QED

Stop laughing, this is Tasmania

In the arcane world of Tasmanian politics nothing frustrates the devotees of intrigue and conspiracy more than the state’s magnificent Hare-Clark electoral system. For a short period of time those bag-men and apparatchiks of the Labor, Liberal and Green parties are forced to sit, twiddling their thumbs, while the “voice of the people” is considered. For two weeks, every four years, the political spin-doctors and their masters are forced to wait and listen to what the electorate has to say. 

To those on the mainland of Australia, and to many in Tasmania itself, the Hare-Clark voting system remains a complete mystery. For the various bodies-politic it remains a bloody nuisance, while for those candidates awaiting the final result, it can be the wait of a lifetime. But it is two weeks when possibly the fairest voting system in the world, works its way towards a considered result. 
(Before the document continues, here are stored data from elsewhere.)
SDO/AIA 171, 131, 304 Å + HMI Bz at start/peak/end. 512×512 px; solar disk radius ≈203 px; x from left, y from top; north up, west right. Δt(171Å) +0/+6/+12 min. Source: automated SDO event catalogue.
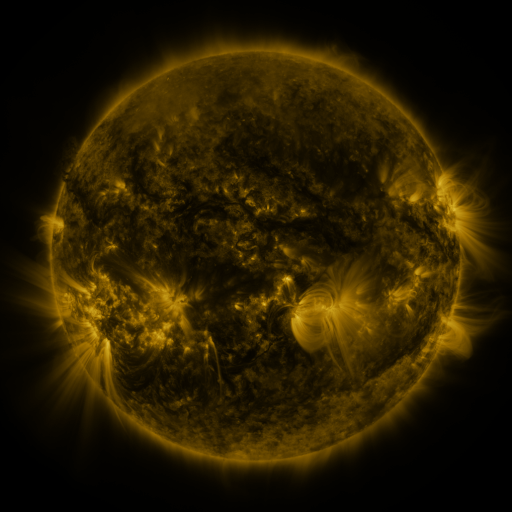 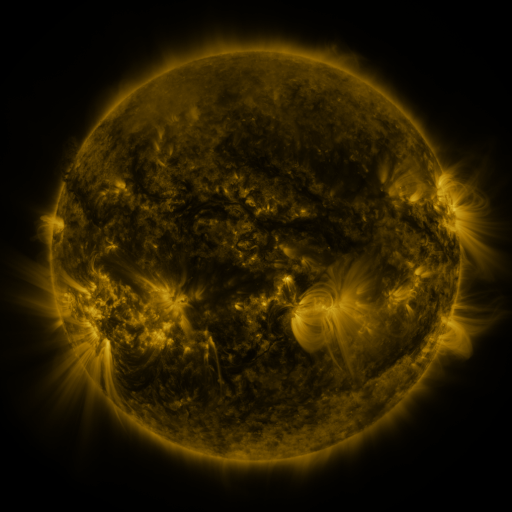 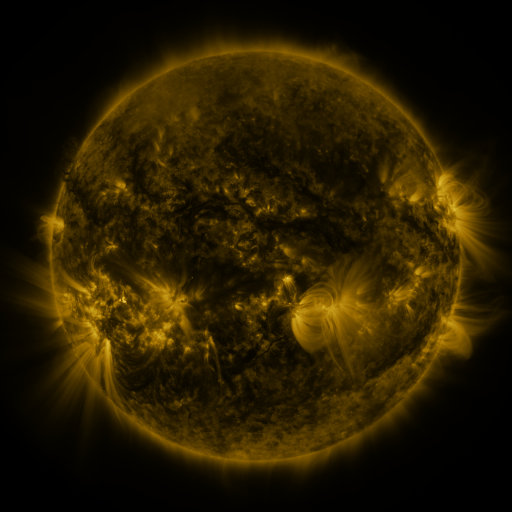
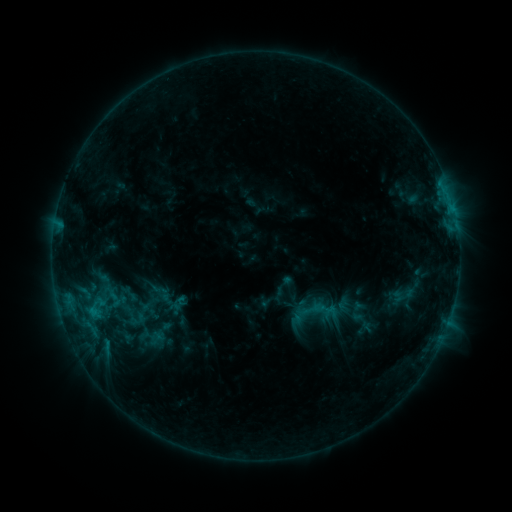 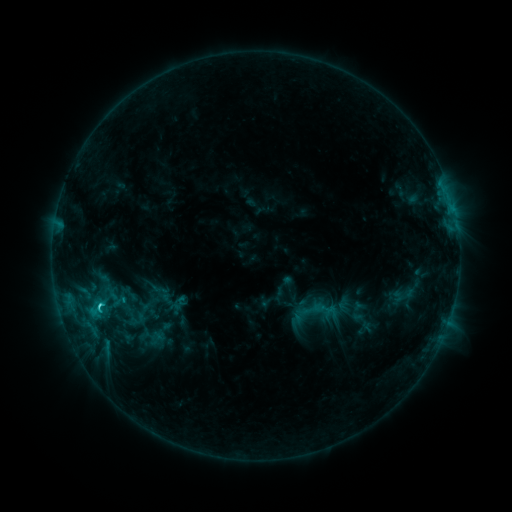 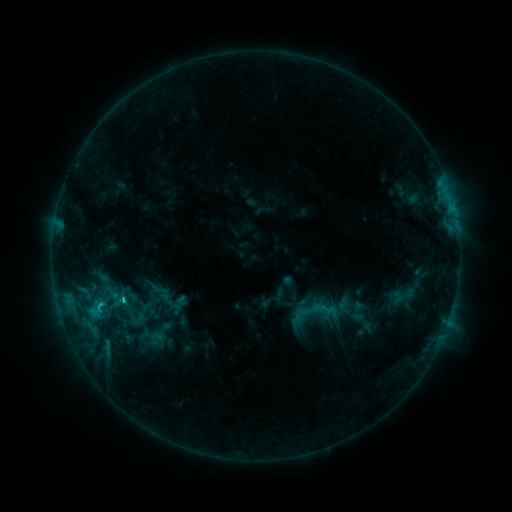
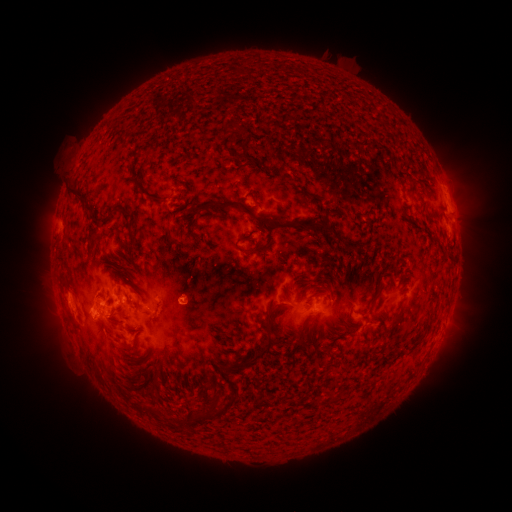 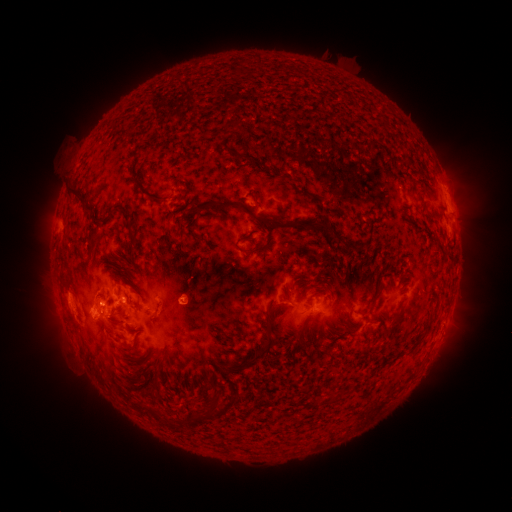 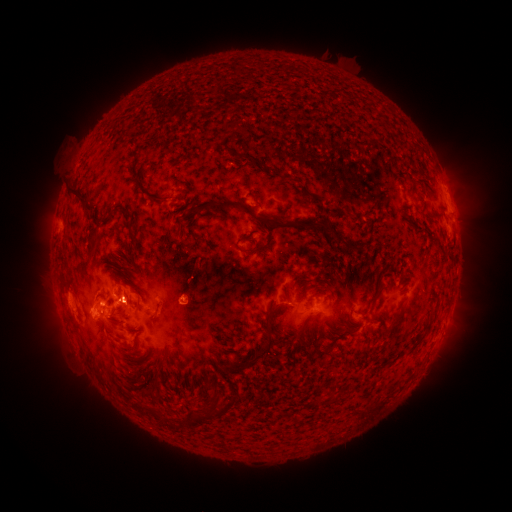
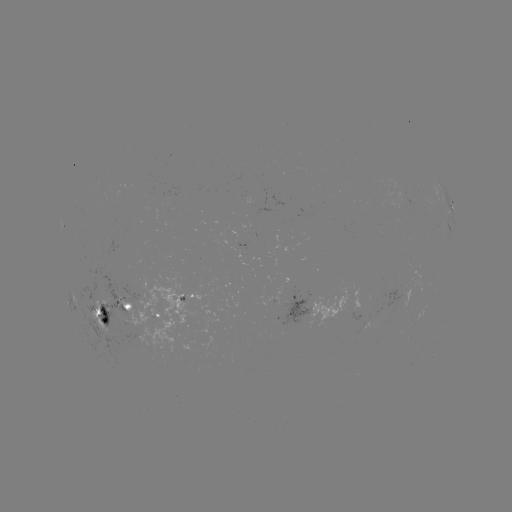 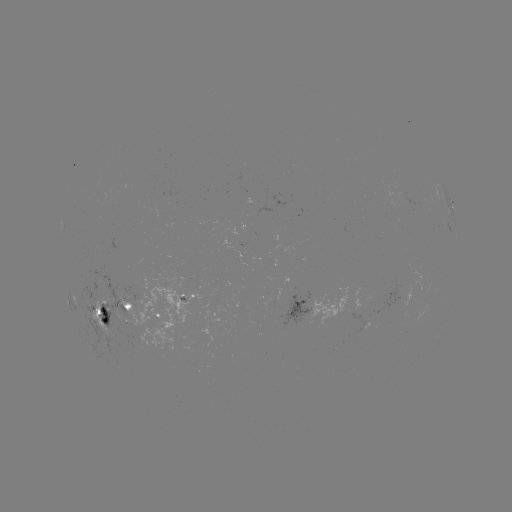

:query C2.0 flare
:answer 103,304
Unlike the other Australian states, Tasmania has just 5 electoral boundaries, which define both the federal and state electoral districts. In the state electoral system, each of these five seats has five members of parliament. So in an electorate like Bass there can be say two Liberal, two Labor and a Green member of parliament. If you voted say Liberal or Green or Labor it is possible to take a problem or issue to a member-of-parliament belonging to the party for whom you voted. The five member seats, in the five districts, make up a lower house parliament of 25 members. 

The other main feature is the design of the ballot paper whereby the voter is encouraged to vote for candidates of their choice and liking rather than follow a particular political party. How-to-vote cards are banned near polling stations, and are of little use, as the ballot papers themselves have the candidates printed in random order. At a voting place the voter before and you will have the candidates on their ballot paper in a different order. No party or candidate ever gets top of the ticket on all of the ballot papers. 

All of this democratic ingenuity has of course failed, in as much as the man who found himself not preferred by 70% of the Tasmanian electorate has found himself being asked by the state governor, to form a minority Labor government. It’s all a bit like Edward Lear’s “The Owl and the Pussy Cat” going to sea in a pea-green boat. 

The Hare-Clark voting system originated from a concept developed by an Englishman, Sir Thomas Hare, who was trying to minimise “wasted votes” and to ensure that voters considered individual candidates (because of their qualities) rather that candidates on what he called “party lists”. Hare called his system Single Transferable Votes (STV’s). He published his original ideas in a book, Machinery of Representation, in 1857, with the aim to “…end the evils of corruption, violent discontent and restricted power of selection or voter choice.” 

Forty years after Hare published his book, the Tasmanian Attorney General, Andrew Inglis Clark, convinced the Tasmanian parliament to adopt Hare’s concepts in 1909. 

Australia owes more to Andrew Inglis Clark than the Hare-Clark voting system. Indeed few would know that Clark, a self-educated son of poor Scottish immigrants, who fled Scotland for (then) Van Diemen’s Land, became a lawyer, judge, Member of Parliament and the primary architect of the Australian Constitution. In his first term in office Clark introduced 150 ministerial bills, one less than Sir Henry Parkes did during his whole career. During a visit to America, where Clark was smitten by the American Constitution, he met many leading intellectuals, including Oliver Wendell Holmes, whom he befriended and corresponded with for the rest of his life. 

Andrew Clark was convinced that the American Constitution had much to offer Australia and pushed his ideas at the Federal Council meetings of 1888, 1889, 1891 and 1894. He was a Tasmanian delegate and member of the team that drew up the final draft of the Australian Constitution. In all, eighty-six clauses of Andrew Clark’s draft constitution of ninety-six clauses, appear in the Constitution. The one clause he couldn’t get accepted was that “all men must be regarded as equal in the possession of the inalienable rights of life, liberty, and the pursuit of happiness”. 

One can only wonder what Andrew Inglis Clark might think upon what today’s politicians have done to build upon his legacy. The political shenanigans, the deceit and the back room deals that have now been done belong to the Balkans, not Tasmania. 

Next they will be up and running again, doing whatever they want to do. As one cynical friend of mine likes to restate, “voting just gives away your right to have a say for another four years”. How sad!